Lessons from developing and supporting event sourcing based system

Not only does the event sourcing inherit complexities of the asynchronous world, but it also amplifies them.

In this post, I will discuss what I have learnt from developing and supporting a system built based on event sourcing. I will use an example to share my learning and experiences below, as I believe examples help keep the discussion on track and make it easier to understand as well.

Example Scenario

Let’s assume there is a car sales business with a pretty standard website that allows car owners to list their cars and potential buyers to search, enquire and purchase them. Buyers can put online offers which can either be accepted or rejected by the seller, the process is something along these lines:

  1. The seller lists a car
  2. The buyer puts an offer
  3. The seller can accept or reject the offer

Now the business wants to introduce some cross-sales. When an offer is accepted by both parties, there is an opportunity for making an insurance quote to the buyer. If a seller accepts an offer, then an email will be sent to the buyer to inform about the acceptance. Meanwhile, the business wants to inform the insurance sales team to contact the buyer for an insurance quote.

https://yuml.me

Business sees it as a two-step opportunity:

  1. Low Priority Sales Lead:
    • Auto-generate quote per offer.
    • Contact buyer only once for all the offers made.
  2. High Priority Sales Lead:
    • Where the sales team will contact the buyer on the phone
    • Contact the buyer for each offer accepted to provide a quote.
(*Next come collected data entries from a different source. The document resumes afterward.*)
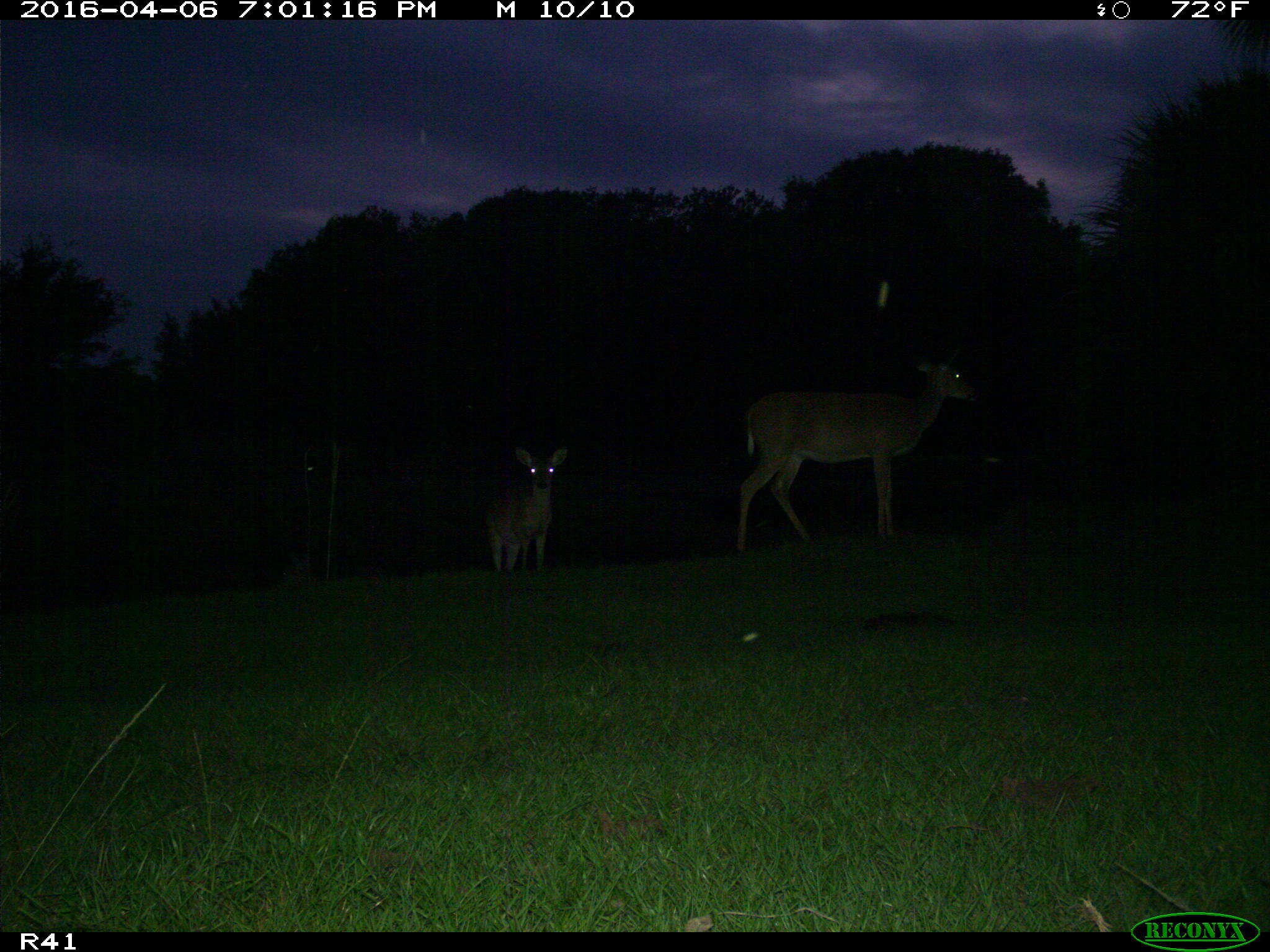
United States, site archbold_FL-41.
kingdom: Animalia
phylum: Chordata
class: Mammalia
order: Artiodactyla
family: Cervidae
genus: Odocoileus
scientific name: Odocoileus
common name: deer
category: unidentified deer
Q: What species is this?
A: Unidentified deer (deer) (Odocoileus).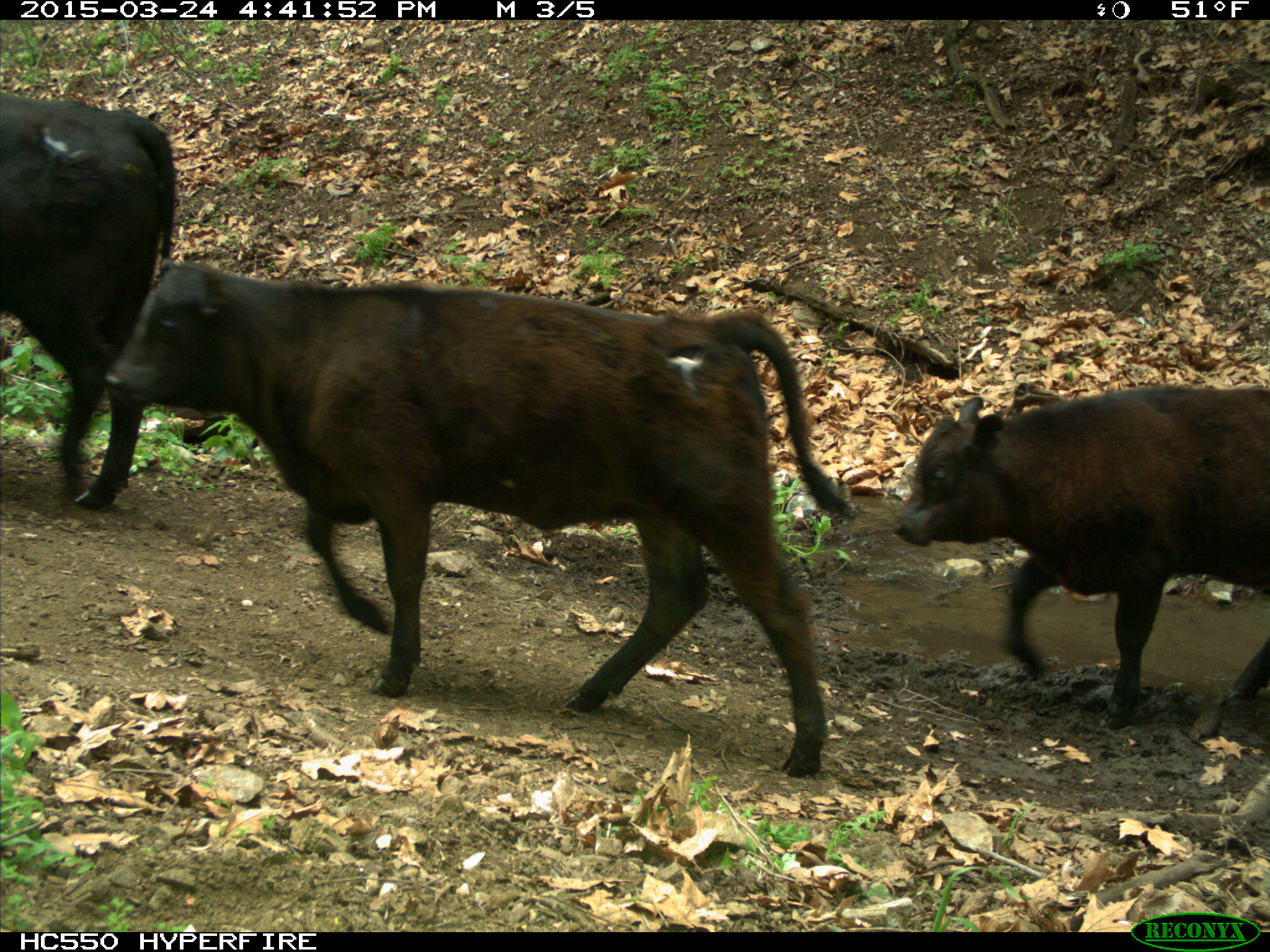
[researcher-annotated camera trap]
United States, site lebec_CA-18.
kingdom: Animalia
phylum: Chordata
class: Mammalia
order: Artiodactyla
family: Bovidae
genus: Bos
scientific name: Bos taurus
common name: domestic cow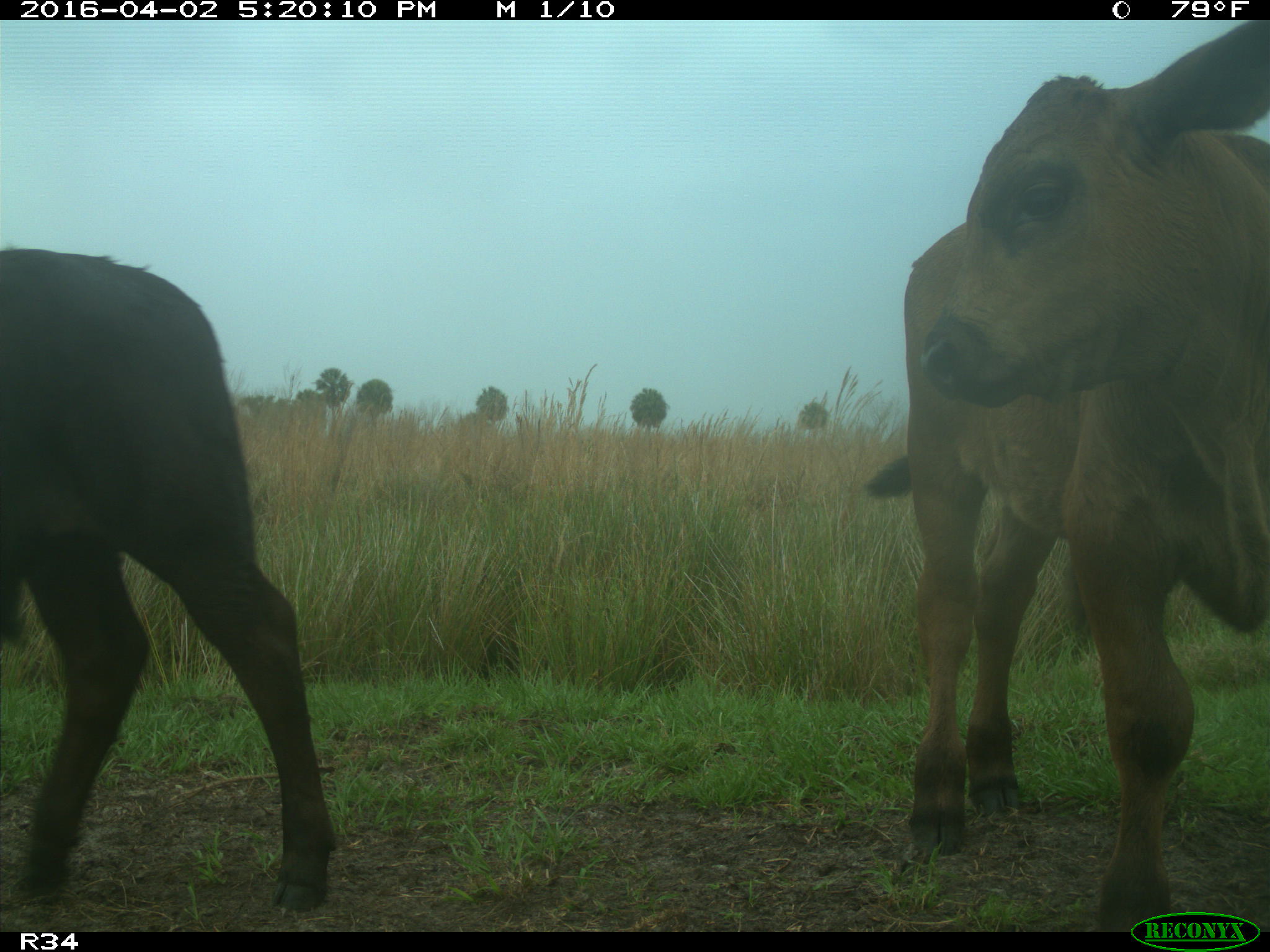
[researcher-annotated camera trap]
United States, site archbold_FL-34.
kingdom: Animalia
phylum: Chordata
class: Mammalia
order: Artiodactyla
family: Bovidae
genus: Bos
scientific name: Bos taurus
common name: domestic cow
Bos taurus (domestic cow).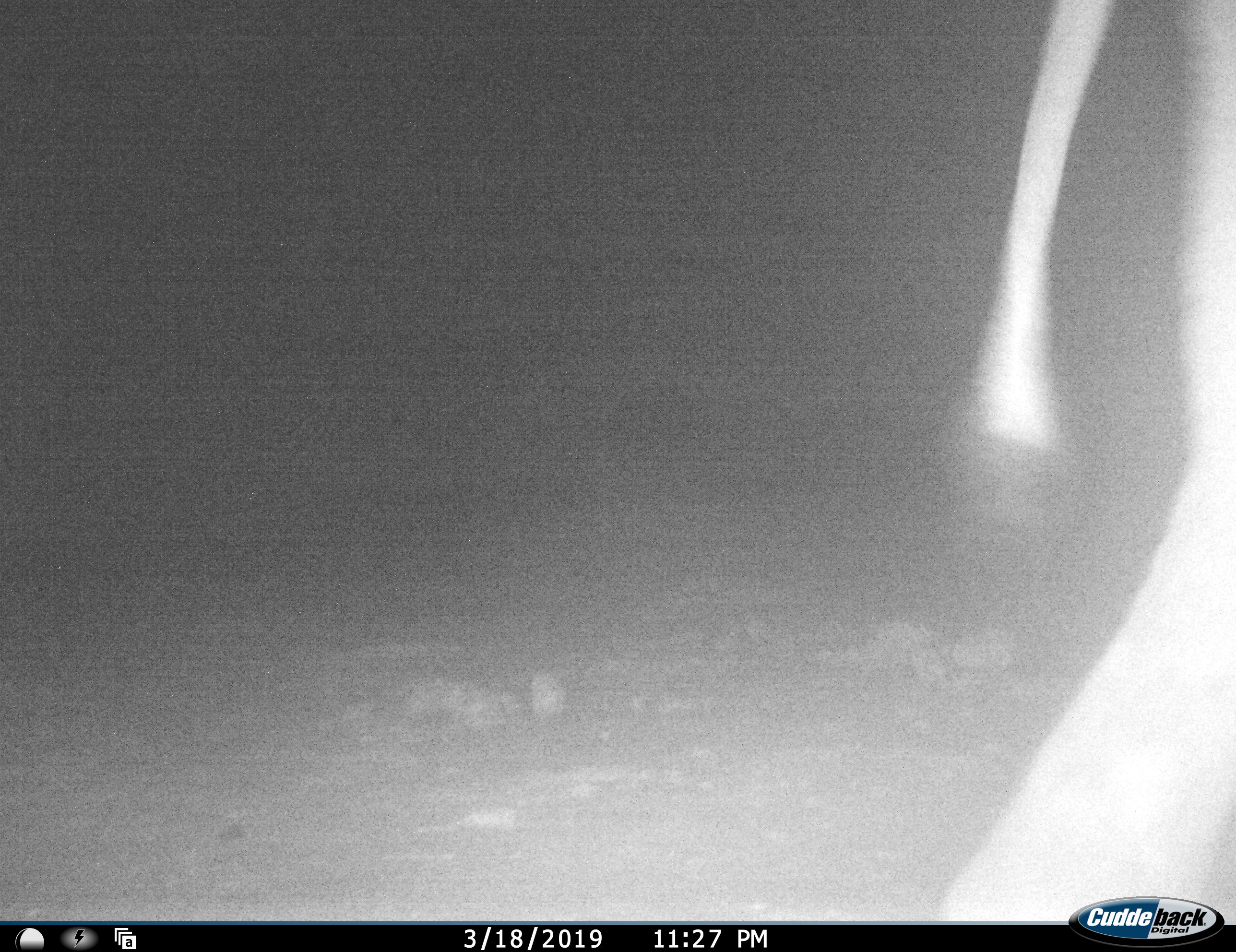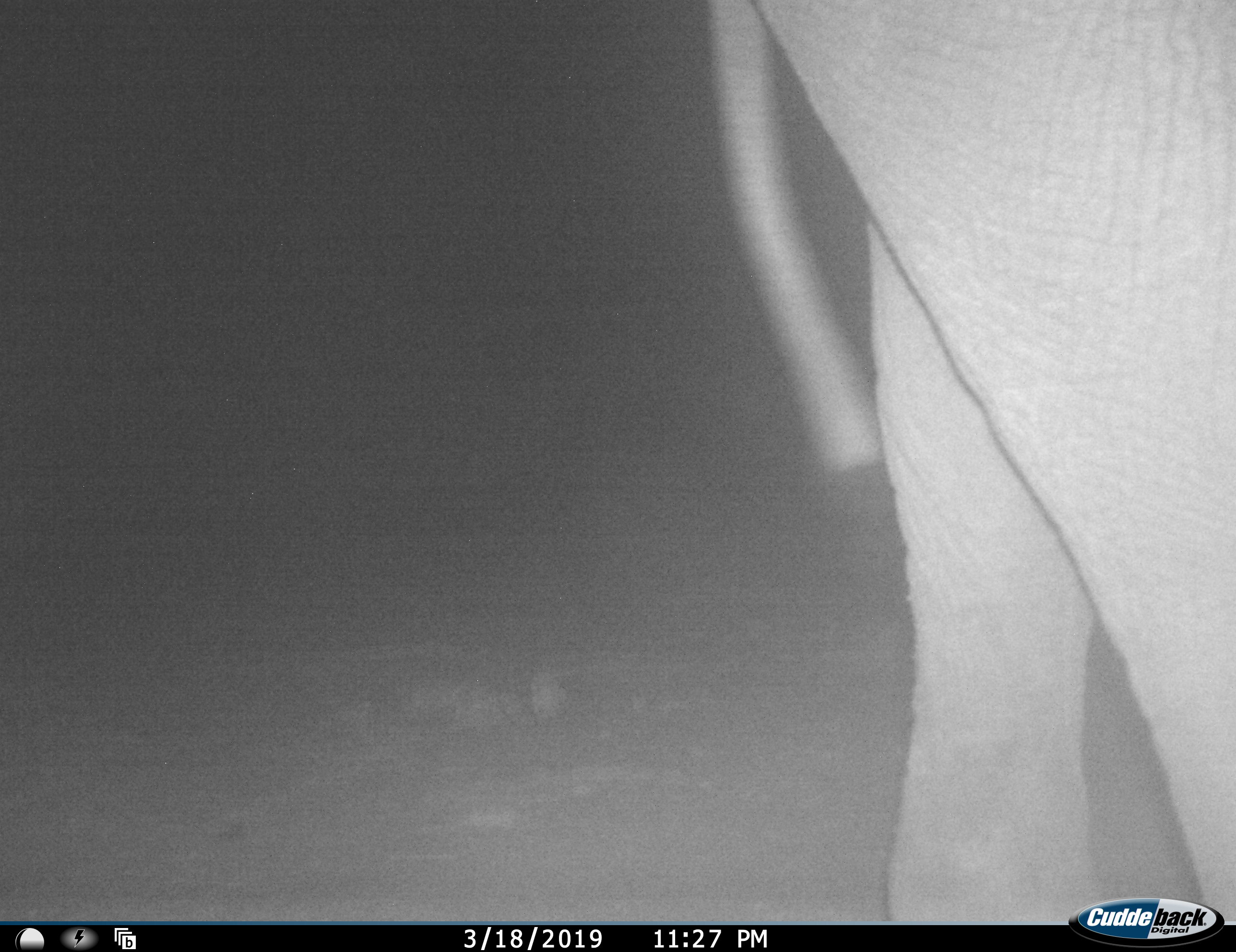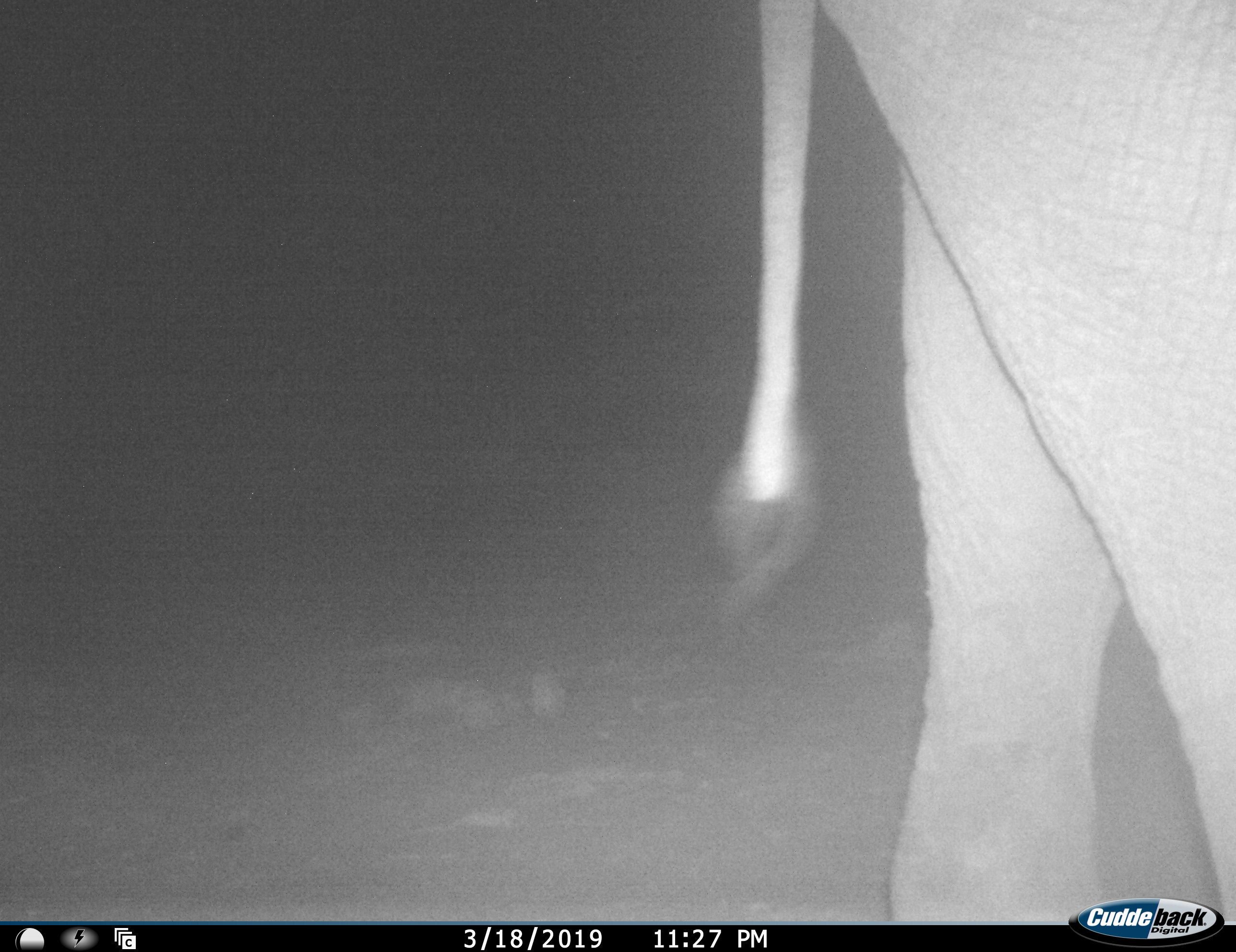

Requirements / Constraints

  • On offer made, generate a low priority sales lead, only if there is no high or low priority sales lead existing already for the buyer.
  • On offer accepted, generate a high priority sales lead and close the low priority sales lead.
  • On offer rejected or withdrawn:
    • If exists, auto-close the high priority sales lead for the buyer.
    • if the buyer has no other offers, auto-close the low priority sales lead.

The team implementing this feature decided to use an event sourcing system that will listen to events from the Offer system and generate sales leads. The team agreed to use “Delta” as the event size (more details in fat vs thin events post). In a nutshell, following are the events recognised and their handling:

  • Offer Made – Low priority sales lead; auto-generated quote.
  • Offer Accepted – High priority sales lead; manually call the buyer.
  • Offer Rejected – Close high priority sales lead.
  • Offer Withdrawn – Close low/high priority lead if no other unaccepted offers.

Challenges

Following are the key challenges we faced during development and maintenance:

GOD

Guaranteed Order of Delivery is generally a key requirement in most of the event-driven systems, especially if the implementation is event sourcing based. If events are not delivered in the correct order, it could result in a totally different outcome in the systems consuming it. Let’s consider a scenario for our car sales example.

Scenario: Seller quickly rejects an offer right after accepting it:

  1. The buyer made an offer.
  2. The seller accepted the offer.
  3. Seller withdrew the acceptance, quickly after the acceptance.

If the subscriber of these messages will get events in this order then it should result in the following state changes:

Events for the buyerSales Lead Priority
Offer MadeLow
Offer AcceptedHigh
Acceptance WithdrawnLow

God forbids, if GOD didn’t work (I meant by the order of delivery) and we received ‘Offer Accepted’ after acceptance was withdrawn, it could result in a different outcome.

So when we received the event called ‘Acceptance Withdrawn’, our system will look at its state to find an existing High Priority Sales Lead for this buyer, but that does not exist at this stage as Offer Accepted’ isn’t processed yet. So we have the following options here:

  1. Ignore the event.
  2. Throw an exception so that someone can fix it manually
  3. Re-queue the event (it will be covered in the next section: Resilience).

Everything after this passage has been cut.